According to information available to BNS, the decision was made by the party's presidium on Tuesday.
Gedvilas, 53, former head coach of Lithuania's national women basketball team, has been a member of the Labour Party since 2004 and was re-elected for the third consecutive term in the elections in mid-October.
In 1981, Gedvilas graduated from the Lithuanian State Institute of Physical Education and defended a doctoral degree in biomedicine in 1999.
Between 1988 and 2004, he coached men's and women's basketball teams and was the head coach of women's national basketball team between 1996 and 2002.
Every soldier wants to be general
The Labour Party's candidate for parliamentary speaker Vydas Gedvilas says he has agreed to run for the post, which he is ready for.
"To put it simply, if you participate in politics and represent some political force – which soldier would not want to be a general?," Gedvilas told journalists on Tuesday.
"This is the second proposal I've received – I've been asked twice in my life to be the chairman, I refused because I wasn't ready. Now I'm ready. Eight years in political life, I've headed the (parliamentary) Committee on Education and the European Affairs Committee, I was the parliamentary vice-speaker for four years, I am up for the challenge," said the candidate for parliamentary speaker.

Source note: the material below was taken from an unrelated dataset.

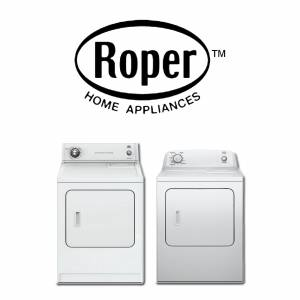 Residential Roper Laundry Parts - Residential Roper Dryer Parts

He said the Labour Party's presidium discussed a few candidates and proposed only his candidacy for voting, and the majority voted in support of proposing him for parliamentary speaker. Gedvilas refused to reveal other candidates.
According to informal reports, other candidates included parliament vice-speaker Virginija Baltraitienė and former speaker Artūras Paulauskas.
Algirdas Butkevičius, the leader of the Lithuanian Social Democratic Party, said he was satisfied Gedvilas' candidacy.
"My opinion is positive, as he has worked in parliament for a number of tenures, he has experience and I think the person should test himself in a higher post," Butkevičius told journalists on Wednesday.
The Social Democratic leader said he did not think the parliament would make obstacles on Gedvilas' accession to the position. "I don't think there should be any (obstacles), from as much as I know, the reviews are positive," Butkevičius said.